Montadoras Brasileiras Paralisam Produção: Os Motivos por Trás das Fábricas Paradas
No sempre tumultuado setor automotivo brasileiro, a grande notícia da semana é a paralisação das operações fabris de diversas montadoras. Stellantis, Hyundai, GM, Mercedes-Benz, entre outras, anunciaram paradas nas suas plantas e a abertura de PDVs (Planos de Demissão Voluntária).
Com as vendas de veículos crescendo 5% no primeiro bimestre e uma projeção de alta de 10% para o primeiro trimestre, a pergunta que não quer calar é: o que está acontecendo? Qual o verdadeiro “caroço desse angu”? Vamos aos fatos.
1. Crescimento de Mentirinha
O crescimento observado nas vendas deste primeiro trimestre é, na realidade, enganoso. O motivo? A base de comparação é extremamente fraca:
- O primeiro trimestre de 2022 foi péssimo para o setor, com volumes historicamente baixos.
- Sair de 1 para 2 pode representar 100% de crescimento, mas isso não reflete uma melhora real do mercado.

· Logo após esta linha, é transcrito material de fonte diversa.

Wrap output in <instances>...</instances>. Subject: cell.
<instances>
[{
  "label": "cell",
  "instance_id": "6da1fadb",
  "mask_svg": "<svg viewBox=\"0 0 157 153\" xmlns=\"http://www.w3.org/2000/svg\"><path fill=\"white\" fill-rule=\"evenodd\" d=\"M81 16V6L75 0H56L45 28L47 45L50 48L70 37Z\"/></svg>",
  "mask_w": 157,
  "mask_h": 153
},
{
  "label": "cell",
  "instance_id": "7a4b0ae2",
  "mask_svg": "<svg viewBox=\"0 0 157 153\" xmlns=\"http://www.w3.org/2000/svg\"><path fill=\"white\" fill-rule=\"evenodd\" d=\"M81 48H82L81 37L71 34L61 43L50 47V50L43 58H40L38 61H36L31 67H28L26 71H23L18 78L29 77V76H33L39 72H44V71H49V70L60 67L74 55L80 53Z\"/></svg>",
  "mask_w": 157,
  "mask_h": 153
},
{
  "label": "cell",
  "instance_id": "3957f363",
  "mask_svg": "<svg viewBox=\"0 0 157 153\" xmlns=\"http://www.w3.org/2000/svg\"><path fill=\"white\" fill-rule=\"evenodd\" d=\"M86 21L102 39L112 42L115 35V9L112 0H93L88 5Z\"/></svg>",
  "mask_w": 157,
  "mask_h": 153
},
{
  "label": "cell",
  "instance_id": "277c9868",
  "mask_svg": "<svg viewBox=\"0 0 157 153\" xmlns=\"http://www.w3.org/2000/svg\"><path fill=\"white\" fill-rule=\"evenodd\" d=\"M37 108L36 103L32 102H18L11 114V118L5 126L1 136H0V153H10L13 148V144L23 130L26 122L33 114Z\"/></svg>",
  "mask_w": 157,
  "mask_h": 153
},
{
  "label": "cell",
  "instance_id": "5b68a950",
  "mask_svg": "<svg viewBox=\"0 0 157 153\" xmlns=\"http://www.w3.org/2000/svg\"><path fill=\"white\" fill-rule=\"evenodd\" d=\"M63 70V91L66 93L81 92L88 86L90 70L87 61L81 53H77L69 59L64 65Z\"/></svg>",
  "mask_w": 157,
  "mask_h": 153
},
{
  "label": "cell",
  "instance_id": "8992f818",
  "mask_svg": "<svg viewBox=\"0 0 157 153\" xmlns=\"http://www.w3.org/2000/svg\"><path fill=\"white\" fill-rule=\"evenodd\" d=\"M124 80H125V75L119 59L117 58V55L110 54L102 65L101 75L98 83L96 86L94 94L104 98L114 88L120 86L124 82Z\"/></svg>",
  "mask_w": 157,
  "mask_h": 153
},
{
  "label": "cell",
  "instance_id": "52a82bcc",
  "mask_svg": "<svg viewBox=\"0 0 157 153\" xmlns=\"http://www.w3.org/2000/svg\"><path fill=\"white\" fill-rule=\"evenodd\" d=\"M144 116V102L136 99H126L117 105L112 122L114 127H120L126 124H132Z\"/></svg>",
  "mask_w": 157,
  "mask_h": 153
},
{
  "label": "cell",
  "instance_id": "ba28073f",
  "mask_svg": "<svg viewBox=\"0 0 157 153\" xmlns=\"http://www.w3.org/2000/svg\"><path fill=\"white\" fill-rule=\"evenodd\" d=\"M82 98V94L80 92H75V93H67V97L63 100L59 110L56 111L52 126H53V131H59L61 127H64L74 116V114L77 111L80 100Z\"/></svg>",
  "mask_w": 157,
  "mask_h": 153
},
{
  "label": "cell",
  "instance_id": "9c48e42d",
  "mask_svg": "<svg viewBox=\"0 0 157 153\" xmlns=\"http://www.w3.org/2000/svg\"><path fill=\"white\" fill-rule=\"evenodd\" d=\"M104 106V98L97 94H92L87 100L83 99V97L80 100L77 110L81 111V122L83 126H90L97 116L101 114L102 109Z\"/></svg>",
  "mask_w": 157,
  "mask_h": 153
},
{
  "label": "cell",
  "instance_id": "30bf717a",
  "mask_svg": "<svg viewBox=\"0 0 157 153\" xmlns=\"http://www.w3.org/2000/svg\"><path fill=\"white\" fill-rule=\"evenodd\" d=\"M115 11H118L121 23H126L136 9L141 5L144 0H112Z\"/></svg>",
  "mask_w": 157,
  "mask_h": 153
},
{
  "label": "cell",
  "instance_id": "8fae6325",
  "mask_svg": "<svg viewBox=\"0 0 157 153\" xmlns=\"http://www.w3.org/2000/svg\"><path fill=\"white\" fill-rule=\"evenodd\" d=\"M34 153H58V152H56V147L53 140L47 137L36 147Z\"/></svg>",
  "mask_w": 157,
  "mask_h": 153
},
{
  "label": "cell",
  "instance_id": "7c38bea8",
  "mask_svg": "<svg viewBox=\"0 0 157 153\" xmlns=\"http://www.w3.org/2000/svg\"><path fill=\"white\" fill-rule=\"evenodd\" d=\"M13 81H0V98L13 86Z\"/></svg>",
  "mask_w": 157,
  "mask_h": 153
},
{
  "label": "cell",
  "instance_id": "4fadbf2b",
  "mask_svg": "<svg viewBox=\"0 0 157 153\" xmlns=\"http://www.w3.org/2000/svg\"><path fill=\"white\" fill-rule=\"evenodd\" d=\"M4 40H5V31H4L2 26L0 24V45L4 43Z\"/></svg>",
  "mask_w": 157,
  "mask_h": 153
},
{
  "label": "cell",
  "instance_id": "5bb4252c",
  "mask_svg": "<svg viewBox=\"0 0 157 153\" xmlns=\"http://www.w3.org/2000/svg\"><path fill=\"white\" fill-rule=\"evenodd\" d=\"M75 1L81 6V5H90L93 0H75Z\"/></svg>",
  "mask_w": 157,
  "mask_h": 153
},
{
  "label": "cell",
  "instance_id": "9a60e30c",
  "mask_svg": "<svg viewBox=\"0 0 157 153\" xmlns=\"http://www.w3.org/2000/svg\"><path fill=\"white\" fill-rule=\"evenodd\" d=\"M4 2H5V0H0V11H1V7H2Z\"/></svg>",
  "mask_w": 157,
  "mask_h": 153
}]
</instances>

A verdade é que não existe um cenário de curto prazo com melhora significativa na atividade econômica. As projeções mais otimistas sugerem um resultado zero a zero para o ano, enquanto a maioria dos analistas prevê uma queda nas vendas.
2. Crédito Restrito e Consumidor Ausente
Se a economia está fraca, o cenário de crédito está ainda pior. Os bancos, que já vinham restritivos, estão agora quase fechando as torneiras.
Os principais problemas:
- Sumiço do crédito: O financiamento de veículos, que impulsionava as vendas, praticamente desapareceu.

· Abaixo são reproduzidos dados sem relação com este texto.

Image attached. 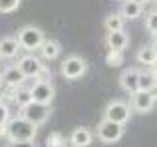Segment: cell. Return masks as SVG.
<instances>
[{"label":"cell","instance_id":"6da1fadb","mask_svg":"<svg viewBox=\"0 0 157 147\" xmlns=\"http://www.w3.org/2000/svg\"><path fill=\"white\" fill-rule=\"evenodd\" d=\"M38 127L34 123H30L28 119H24L22 115L10 117L6 123V139L8 141H34Z\"/></svg>","mask_w":157,"mask_h":147},{"label":"cell","instance_id":"7a4b0ae2","mask_svg":"<svg viewBox=\"0 0 157 147\" xmlns=\"http://www.w3.org/2000/svg\"><path fill=\"white\" fill-rule=\"evenodd\" d=\"M16 40H18L20 48H24L26 52H36L42 48L46 36H44V30H40L38 26H24L18 30Z\"/></svg>","mask_w":157,"mask_h":147},{"label":"cell","instance_id":"3957f363","mask_svg":"<svg viewBox=\"0 0 157 147\" xmlns=\"http://www.w3.org/2000/svg\"><path fill=\"white\" fill-rule=\"evenodd\" d=\"M123 133H125V127H123L121 123L109 121V119H105V117L98 123V127H96L98 139H100L101 143H107V145L117 143V141L123 137Z\"/></svg>","mask_w":157,"mask_h":147},{"label":"cell","instance_id":"277c9868","mask_svg":"<svg viewBox=\"0 0 157 147\" xmlns=\"http://www.w3.org/2000/svg\"><path fill=\"white\" fill-rule=\"evenodd\" d=\"M86 72H88V62L78 54L68 56V58L60 64V74L66 80H78V77H82Z\"/></svg>","mask_w":157,"mask_h":147},{"label":"cell","instance_id":"5b68a950","mask_svg":"<svg viewBox=\"0 0 157 147\" xmlns=\"http://www.w3.org/2000/svg\"><path fill=\"white\" fill-rule=\"evenodd\" d=\"M131 105L125 104L121 100H111L109 104L105 105V111H104V117L109 121H115V123H121L125 125L127 121L131 119Z\"/></svg>","mask_w":157,"mask_h":147},{"label":"cell","instance_id":"8992f818","mask_svg":"<svg viewBox=\"0 0 157 147\" xmlns=\"http://www.w3.org/2000/svg\"><path fill=\"white\" fill-rule=\"evenodd\" d=\"M50 105H44V104H38V101H32V104H28L26 107L20 109V115L24 117V119H28L30 123H34L36 127L42 123H46L48 119H50Z\"/></svg>","mask_w":157,"mask_h":147},{"label":"cell","instance_id":"52a82bcc","mask_svg":"<svg viewBox=\"0 0 157 147\" xmlns=\"http://www.w3.org/2000/svg\"><path fill=\"white\" fill-rule=\"evenodd\" d=\"M30 93H32V100L38 101V104H44V105H50L54 101V93H56V89H54L52 81H40L36 80L34 84L30 85Z\"/></svg>","mask_w":157,"mask_h":147},{"label":"cell","instance_id":"ba28073f","mask_svg":"<svg viewBox=\"0 0 157 147\" xmlns=\"http://www.w3.org/2000/svg\"><path fill=\"white\" fill-rule=\"evenodd\" d=\"M131 111L135 113H149L155 105V100L149 96V92H143V89H137L135 93H131Z\"/></svg>","mask_w":157,"mask_h":147},{"label":"cell","instance_id":"9c48e42d","mask_svg":"<svg viewBox=\"0 0 157 147\" xmlns=\"http://www.w3.org/2000/svg\"><path fill=\"white\" fill-rule=\"evenodd\" d=\"M16 66L20 68V72H22L24 76H26V80H28V77H34V80H36V76H38L40 70L44 68V64H42V60H40L38 56L28 54V56H22Z\"/></svg>","mask_w":157,"mask_h":147},{"label":"cell","instance_id":"30bf717a","mask_svg":"<svg viewBox=\"0 0 157 147\" xmlns=\"http://www.w3.org/2000/svg\"><path fill=\"white\" fill-rule=\"evenodd\" d=\"M119 85L127 93H135L139 89V70L137 68H127L119 76Z\"/></svg>","mask_w":157,"mask_h":147},{"label":"cell","instance_id":"8fae6325","mask_svg":"<svg viewBox=\"0 0 157 147\" xmlns=\"http://www.w3.org/2000/svg\"><path fill=\"white\" fill-rule=\"evenodd\" d=\"M0 76H2V84L8 85V88H20V85L26 81V76L20 72V68L16 66V64L14 66H6Z\"/></svg>","mask_w":157,"mask_h":147},{"label":"cell","instance_id":"7c38bea8","mask_svg":"<svg viewBox=\"0 0 157 147\" xmlns=\"http://www.w3.org/2000/svg\"><path fill=\"white\" fill-rule=\"evenodd\" d=\"M105 44L109 50H115V52H123L129 44V36H127L125 30H117V32H107L105 36Z\"/></svg>","mask_w":157,"mask_h":147},{"label":"cell","instance_id":"4fadbf2b","mask_svg":"<svg viewBox=\"0 0 157 147\" xmlns=\"http://www.w3.org/2000/svg\"><path fill=\"white\" fill-rule=\"evenodd\" d=\"M18 52H20V44L16 40V36H4V38H0V58L2 60L16 58Z\"/></svg>","mask_w":157,"mask_h":147},{"label":"cell","instance_id":"5bb4252c","mask_svg":"<svg viewBox=\"0 0 157 147\" xmlns=\"http://www.w3.org/2000/svg\"><path fill=\"white\" fill-rule=\"evenodd\" d=\"M94 141V133L88 127H76L70 133V147H90V143Z\"/></svg>","mask_w":157,"mask_h":147},{"label":"cell","instance_id":"9a60e30c","mask_svg":"<svg viewBox=\"0 0 157 147\" xmlns=\"http://www.w3.org/2000/svg\"><path fill=\"white\" fill-rule=\"evenodd\" d=\"M135 60H137L141 66L151 68L157 62V48L153 46V44H145V46H141L137 50V54H135Z\"/></svg>","mask_w":157,"mask_h":147},{"label":"cell","instance_id":"2e32d148","mask_svg":"<svg viewBox=\"0 0 157 147\" xmlns=\"http://www.w3.org/2000/svg\"><path fill=\"white\" fill-rule=\"evenodd\" d=\"M40 54H42L44 60H56L58 56L62 54V44L58 40H52V38H46L40 48Z\"/></svg>","mask_w":157,"mask_h":147},{"label":"cell","instance_id":"e0dca14e","mask_svg":"<svg viewBox=\"0 0 157 147\" xmlns=\"http://www.w3.org/2000/svg\"><path fill=\"white\" fill-rule=\"evenodd\" d=\"M119 14L123 16V20H135V18H139V16L143 14V6H139V4L133 2V0H123Z\"/></svg>","mask_w":157,"mask_h":147},{"label":"cell","instance_id":"ac0fdd59","mask_svg":"<svg viewBox=\"0 0 157 147\" xmlns=\"http://www.w3.org/2000/svg\"><path fill=\"white\" fill-rule=\"evenodd\" d=\"M12 100H14V104L18 105L20 109L22 107H26L28 104H32V93H30V88H22V85H20V88H16V92H14V97H12Z\"/></svg>","mask_w":157,"mask_h":147},{"label":"cell","instance_id":"d6986e66","mask_svg":"<svg viewBox=\"0 0 157 147\" xmlns=\"http://www.w3.org/2000/svg\"><path fill=\"white\" fill-rule=\"evenodd\" d=\"M123 24H125V20H123L121 14H107L105 20H104V26L107 32H117V30H123Z\"/></svg>","mask_w":157,"mask_h":147},{"label":"cell","instance_id":"ffe728a7","mask_svg":"<svg viewBox=\"0 0 157 147\" xmlns=\"http://www.w3.org/2000/svg\"><path fill=\"white\" fill-rule=\"evenodd\" d=\"M157 84V77L151 70H145V72H139V89L143 92H149L151 88Z\"/></svg>","mask_w":157,"mask_h":147},{"label":"cell","instance_id":"44dd1931","mask_svg":"<svg viewBox=\"0 0 157 147\" xmlns=\"http://www.w3.org/2000/svg\"><path fill=\"white\" fill-rule=\"evenodd\" d=\"M68 143L70 141H66L60 131H52L46 137V147H68Z\"/></svg>","mask_w":157,"mask_h":147},{"label":"cell","instance_id":"7402d4cb","mask_svg":"<svg viewBox=\"0 0 157 147\" xmlns=\"http://www.w3.org/2000/svg\"><path fill=\"white\" fill-rule=\"evenodd\" d=\"M105 62H107V66H111V68L121 66V64H123V52L109 50V52L105 54Z\"/></svg>","mask_w":157,"mask_h":147},{"label":"cell","instance_id":"603a6c76","mask_svg":"<svg viewBox=\"0 0 157 147\" xmlns=\"http://www.w3.org/2000/svg\"><path fill=\"white\" fill-rule=\"evenodd\" d=\"M20 0H0V14H10V12L18 10Z\"/></svg>","mask_w":157,"mask_h":147},{"label":"cell","instance_id":"cb8c5ba5","mask_svg":"<svg viewBox=\"0 0 157 147\" xmlns=\"http://www.w3.org/2000/svg\"><path fill=\"white\" fill-rule=\"evenodd\" d=\"M145 28L151 32V36L157 34V8H155V10H151L149 14L145 16Z\"/></svg>","mask_w":157,"mask_h":147},{"label":"cell","instance_id":"d4e9b609","mask_svg":"<svg viewBox=\"0 0 157 147\" xmlns=\"http://www.w3.org/2000/svg\"><path fill=\"white\" fill-rule=\"evenodd\" d=\"M8 119H10V109H8V105L0 100V125H6Z\"/></svg>","mask_w":157,"mask_h":147},{"label":"cell","instance_id":"484cf974","mask_svg":"<svg viewBox=\"0 0 157 147\" xmlns=\"http://www.w3.org/2000/svg\"><path fill=\"white\" fill-rule=\"evenodd\" d=\"M6 147H36L34 141H8Z\"/></svg>","mask_w":157,"mask_h":147},{"label":"cell","instance_id":"4316f807","mask_svg":"<svg viewBox=\"0 0 157 147\" xmlns=\"http://www.w3.org/2000/svg\"><path fill=\"white\" fill-rule=\"evenodd\" d=\"M36 80H40V81H50V70L44 66L42 70H40V74L36 76Z\"/></svg>","mask_w":157,"mask_h":147},{"label":"cell","instance_id":"83f0119b","mask_svg":"<svg viewBox=\"0 0 157 147\" xmlns=\"http://www.w3.org/2000/svg\"><path fill=\"white\" fill-rule=\"evenodd\" d=\"M149 96H151V97H153V100L157 101V84H155V85H153V88H151V89H149Z\"/></svg>","mask_w":157,"mask_h":147},{"label":"cell","instance_id":"f1b7e54d","mask_svg":"<svg viewBox=\"0 0 157 147\" xmlns=\"http://www.w3.org/2000/svg\"><path fill=\"white\" fill-rule=\"evenodd\" d=\"M0 137H6V125H0Z\"/></svg>","mask_w":157,"mask_h":147},{"label":"cell","instance_id":"f546056e","mask_svg":"<svg viewBox=\"0 0 157 147\" xmlns=\"http://www.w3.org/2000/svg\"><path fill=\"white\" fill-rule=\"evenodd\" d=\"M133 2H137L139 6H145V4H147V2H151V0H133Z\"/></svg>","mask_w":157,"mask_h":147},{"label":"cell","instance_id":"4dcf8cb0","mask_svg":"<svg viewBox=\"0 0 157 147\" xmlns=\"http://www.w3.org/2000/svg\"><path fill=\"white\" fill-rule=\"evenodd\" d=\"M151 72H153V74H155V77H157V62L153 64V66H151Z\"/></svg>","mask_w":157,"mask_h":147},{"label":"cell","instance_id":"1f68e13d","mask_svg":"<svg viewBox=\"0 0 157 147\" xmlns=\"http://www.w3.org/2000/svg\"><path fill=\"white\" fill-rule=\"evenodd\" d=\"M153 46L157 48V34H153Z\"/></svg>","mask_w":157,"mask_h":147},{"label":"cell","instance_id":"d6a6232c","mask_svg":"<svg viewBox=\"0 0 157 147\" xmlns=\"http://www.w3.org/2000/svg\"><path fill=\"white\" fill-rule=\"evenodd\" d=\"M2 85H4V84H2V76H0V88H2Z\"/></svg>","mask_w":157,"mask_h":147},{"label":"cell","instance_id":"836d02e7","mask_svg":"<svg viewBox=\"0 0 157 147\" xmlns=\"http://www.w3.org/2000/svg\"><path fill=\"white\" fill-rule=\"evenodd\" d=\"M153 2H157V0H153Z\"/></svg>","mask_w":157,"mask_h":147}]
</instances>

- Juros elevados: As taxas de financiamento voltaram aos patamares de 2016, tornando o crédito inacessível para a maioria dos consumidores.

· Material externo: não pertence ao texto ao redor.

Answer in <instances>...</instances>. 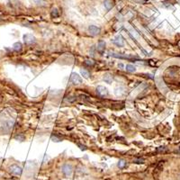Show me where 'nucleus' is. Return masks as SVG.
<instances>
[{
	"label": "nucleus",
	"mask_w": 180,
	"mask_h": 180,
	"mask_svg": "<svg viewBox=\"0 0 180 180\" xmlns=\"http://www.w3.org/2000/svg\"><path fill=\"white\" fill-rule=\"evenodd\" d=\"M8 171L11 174L14 175V176H21L23 172V169L20 166L16 165V164H13V165H11L8 168Z\"/></svg>",
	"instance_id": "f257e3e1"
},
{
	"label": "nucleus",
	"mask_w": 180,
	"mask_h": 180,
	"mask_svg": "<svg viewBox=\"0 0 180 180\" xmlns=\"http://www.w3.org/2000/svg\"><path fill=\"white\" fill-rule=\"evenodd\" d=\"M61 171L65 177H70L73 172V168L70 164H64L61 167Z\"/></svg>",
	"instance_id": "f03ea898"
},
{
	"label": "nucleus",
	"mask_w": 180,
	"mask_h": 180,
	"mask_svg": "<svg viewBox=\"0 0 180 180\" xmlns=\"http://www.w3.org/2000/svg\"><path fill=\"white\" fill-rule=\"evenodd\" d=\"M70 81L74 85H80L82 83V78L78 73H72L70 76Z\"/></svg>",
	"instance_id": "7ed1b4c3"
},
{
	"label": "nucleus",
	"mask_w": 180,
	"mask_h": 180,
	"mask_svg": "<svg viewBox=\"0 0 180 180\" xmlns=\"http://www.w3.org/2000/svg\"><path fill=\"white\" fill-rule=\"evenodd\" d=\"M113 42L118 47H124V40L123 38V36L121 34H118L114 37V39L113 40Z\"/></svg>",
	"instance_id": "20e7f679"
},
{
	"label": "nucleus",
	"mask_w": 180,
	"mask_h": 180,
	"mask_svg": "<svg viewBox=\"0 0 180 180\" xmlns=\"http://www.w3.org/2000/svg\"><path fill=\"white\" fill-rule=\"evenodd\" d=\"M24 41L25 42L26 44H33L36 41V39H35V37L33 34H27L24 35Z\"/></svg>",
	"instance_id": "39448f33"
},
{
	"label": "nucleus",
	"mask_w": 180,
	"mask_h": 180,
	"mask_svg": "<svg viewBox=\"0 0 180 180\" xmlns=\"http://www.w3.org/2000/svg\"><path fill=\"white\" fill-rule=\"evenodd\" d=\"M88 32H89V34L91 35L97 36V35H98L100 33H101V29H100L99 27H97V26H96V25H90L88 27Z\"/></svg>",
	"instance_id": "423d86ee"
},
{
	"label": "nucleus",
	"mask_w": 180,
	"mask_h": 180,
	"mask_svg": "<svg viewBox=\"0 0 180 180\" xmlns=\"http://www.w3.org/2000/svg\"><path fill=\"white\" fill-rule=\"evenodd\" d=\"M97 93L101 97H105L108 95V90L106 87H104L103 86H98L97 87Z\"/></svg>",
	"instance_id": "0eeeda50"
},
{
	"label": "nucleus",
	"mask_w": 180,
	"mask_h": 180,
	"mask_svg": "<svg viewBox=\"0 0 180 180\" xmlns=\"http://www.w3.org/2000/svg\"><path fill=\"white\" fill-rule=\"evenodd\" d=\"M104 49H105V42L103 40H100L97 43V51L100 53H103L104 51Z\"/></svg>",
	"instance_id": "6e6552de"
},
{
	"label": "nucleus",
	"mask_w": 180,
	"mask_h": 180,
	"mask_svg": "<svg viewBox=\"0 0 180 180\" xmlns=\"http://www.w3.org/2000/svg\"><path fill=\"white\" fill-rule=\"evenodd\" d=\"M104 7L107 10H110L114 7V2L112 0H104Z\"/></svg>",
	"instance_id": "1a4fd4ad"
},
{
	"label": "nucleus",
	"mask_w": 180,
	"mask_h": 180,
	"mask_svg": "<svg viewBox=\"0 0 180 180\" xmlns=\"http://www.w3.org/2000/svg\"><path fill=\"white\" fill-rule=\"evenodd\" d=\"M103 79H104V82H106V83L110 84V83H112V81H113V77L111 76L110 74H104Z\"/></svg>",
	"instance_id": "9d476101"
},
{
	"label": "nucleus",
	"mask_w": 180,
	"mask_h": 180,
	"mask_svg": "<svg viewBox=\"0 0 180 180\" xmlns=\"http://www.w3.org/2000/svg\"><path fill=\"white\" fill-rule=\"evenodd\" d=\"M13 49H14V51H20L21 50H22V43H21V42H15V43H14V45H13Z\"/></svg>",
	"instance_id": "9b49d317"
},
{
	"label": "nucleus",
	"mask_w": 180,
	"mask_h": 180,
	"mask_svg": "<svg viewBox=\"0 0 180 180\" xmlns=\"http://www.w3.org/2000/svg\"><path fill=\"white\" fill-rule=\"evenodd\" d=\"M125 68H126V70H127V71H128V72H131V73L135 72V71H136V68H135L133 65H131V64H128V65H126Z\"/></svg>",
	"instance_id": "f8f14e48"
},
{
	"label": "nucleus",
	"mask_w": 180,
	"mask_h": 180,
	"mask_svg": "<svg viewBox=\"0 0 180 180\" xmlns=\"http://www.w3.org/2000/svg\"><path fill=\"white\" fill-rule=\"evenodd\" d=\"M114 92H115L116 96H123L124 93V90L123 87H117V88H115Z\"/></svg>",
	"instance_id": "ddd939ff"
},
{
	"label": "nucleus",
	"mask_w": 180,
	"mask_h": 180,
	"mask_svg": "<svg viewBox=\"0 0 180 180\" xmlns=\"http://www.w3.org/2000/svg\"><path fill=\"white\" fill-rule=\"evenodd\" d=\"M118 168H121V169H123V168H124L125 167H126V160H120L119 161H118Z\"/></svg>",
	"instance_id": "4468645a"
},
{
	"label": "nucleus",
	"mask_w": 180,
	"mask_h": 180,
	"mask_svg": "<svg viewBox=\"0 0 180 180\" xmlns=\"http://www.w3.org/2000/svg\"><path fill=\"white\" fill-rule=\"evenodd\" d=\"M80 73H81V75L83 76V78H89V72L86 70H84V68H82V70H80Z\"/></svg>",
	"instance_id": "2eb2a0df"
},
{
	"label": "nucleus",
	"mask_w": 180,
	"mask_h": 180,
	"mask_svg": "<svg viewBox=\"0 0 180 180\" xmlns=\"http://www.w3.org/2000/svg\"><path fill=\"white\" fill-rule=\"evenodd\" d=\"M60 15L59 14V11H58V9L57 8H54V9H52V11H51V16L53 17V18H56L58 17Z\"/></svg>",
	"instance_id": "dca6fc26"
},
{
	"label": "nucleus",
	"mask_w": 180,
	"mask_h": 180,
	"mask_svg": "<svg viewBox=\"0 0 180 180\" xmlns=\"http://www.w3.org/2000/svg\"><path fill=\"white\" fill-rule=\"evenodd\" d=\"M86 64L88 65V66H93V65L95 64V61H94L93 60H89V59H87V60H86Z\"/></svg>",
	"instance_id": "f3484780"
},
{
	"label": "nucleus",
	"mask_w": 180,
	"mask_h": 180,
	"mask_svg": "<svg viewBox=\"0 0 180 180\" xmlns=\"http://www.w3.org/2000/svg\"><path fill=\"white\" fill-rule=\"evenodd\" d=\"M135 163H138V164H142L144 163V160L143 158H137V160H134Z\"/></svg>",
	"instance_id": "a211bd4d"
},
{
	"label": "nucleus",
	"mask_w": 180,
	"mask_h": 180,
	"mask_svg": "<svg viewBox=\"0 0 180 180\" xmlns=\"http://www.w3.org/2000/svg\"><path fill=\"white\" fill-rule=\"evenodd\" d=\"M166 150H167V149H166V148H164V147L163 148H160V149H158V152H161V151L164 152V151H166Z\"/></svg>",
	"instance_id": "6ab92c4d"
},
{
	"label": "nucleus",
	"mask_w": 180,
	"mask_h": 180,
	"mask_svg": "<svg viewBox=\"0 0 180 180\" xmlns=\"http://www.w3.org/2000/svg\"><path fill=\"white\" fill-rule=\"evenodd\" d=\"M118 67L121 68H124V64H122V63H120V64H118Z\"/></svg>",
	"instance_id": "aec40b11"
},
{
	"label": "nucleus",
	"mask_w": 180,
	"mask_h": 180,
	"mask_svg": "<svg viewBox=\"0 0 180 180\" xmlns=\"http://www.w3.org/2000/svg\"><path fill=\"white\" fill-rule=\"evenodd\" d=\"M176 153H180V146L177 148V150H176Z\"/></svg>",
	"instance_id": "412c9836"
},
{
	"label": "nucleus",
	"mask_w": 180,
	"mask_h": 180,
	"mask_svg": "<svg viewBox=\"0 0 180 180\" xmlns=\"http://www.w3.org/2000/svg\"><path fill=\"white\" fill-rule=\"evenodd\" d=\"M7 180H16V179H14V178H12V179H7Z\"/></svg>",
	"instance_id": "4be33fe9"
}]
</instances>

- Perda de renda: Nos últimos anos, o brasileiro médio perdeu 30% do poder de compra:
- PIB per capita em 2017: US$ 9,6 mil.
- PIB per capita em 2022: US$ 7,2 mil.
- Preços altos: O preço dos carros dobrou desde 2016, enquanto a renda caiu.
Em resumo, temos uma tempestade perfeita: menos crédito, juros elevados, queda de renda e carros mais caros. Não há como sustentar um crescimento sólido nas vendas.
3. O Principal Motivo: O Custo Financeiro dos Estoques
O custo financeiro dos estoques é o verdadeiro vilão por trás das paralisações das montadoras. Para entender, precisamos voltar no tempo:
- Entre 2020 e 2022, as montadoras operaram com estoque mínimo devido à escassez de peças e componentes eletrônicos.
- Em dezembro de 2020, o estoque era suficiente para apenas 12 dias de vendas. O cenário ideal para os CFOs das montadoras.
Porém, em fevereiro de 2023, o estoque aumentou drasticamente:
- Havia estoque para 40 dias de vendas ou mais.
- Isso significa que, mesmo sem produzir mais nenhum carro, havia produtos suficientes para atender a demanda de março e 10 dias de abril.
O Drama dos Custos Financeiros
Vamos fazer uma conta simples:
- Estoque total em fevereiro: 190 mil carros.
- Valor médio por carro: R$ 100 mil.
- Valor total em estoque: R$ 19 bilhões.
- Custo financeiro (1,5% a.m.): R$ 285 milhões/mês.
Manter R$ 19 bilhões em carros parados nos pátios das fábricas e concessionárias gera um custo financeiro insustentável. Os bancos agradecem, mas os CFOs das montadoras não podem ignorar esse peso.
Quando o estoque atinge 40 dias e a demanda segue letárgica, a única saída é parar a produção para equilibrar as contas. Foi exatamente isso que aconteceu.
O Que Esperar nos Próximos Meses?
Se nada mudar no cenário econômico e no acesso ao crédito, as paralisações podem se tornar ainda mais comuns. Outras marcas podem seguir o mesmo caminho, interrompendo temporariamente a produção para evitar o aumento insustentável dos estoques.
Os Pontos-Chave do Problema:
- Crescimento ilusório no início do ano devido à base fraca de comparação.
- Sumiço do crédito e juros elevados, afastando os consumidores.
- Custo financeiro elevado com o acúmulo de estoques.
Conclusão: O Cenário Ainda é de Alerta
Apesar do crescimento observado nas vendas do primeiro bimestre, o mercado automotivo brasileiro enfrenta desafios estruturais graves. A paralisação das montadoras é um reflexo direto do custo financeiro insustentável dos estoques e da falta de crédito para os consumidores.
Se a demanda não reagir e as taxas de juros continuarem altas, novas paradas de produção e PDVs podem se tornar cada vez mais frequentes ao longo de 2023.
A indústria automotiva, que já enfrentou anos difíceis, ainda busca equilíbrio em um cenário econômico que, por enquanto, não dá sinais de melhora.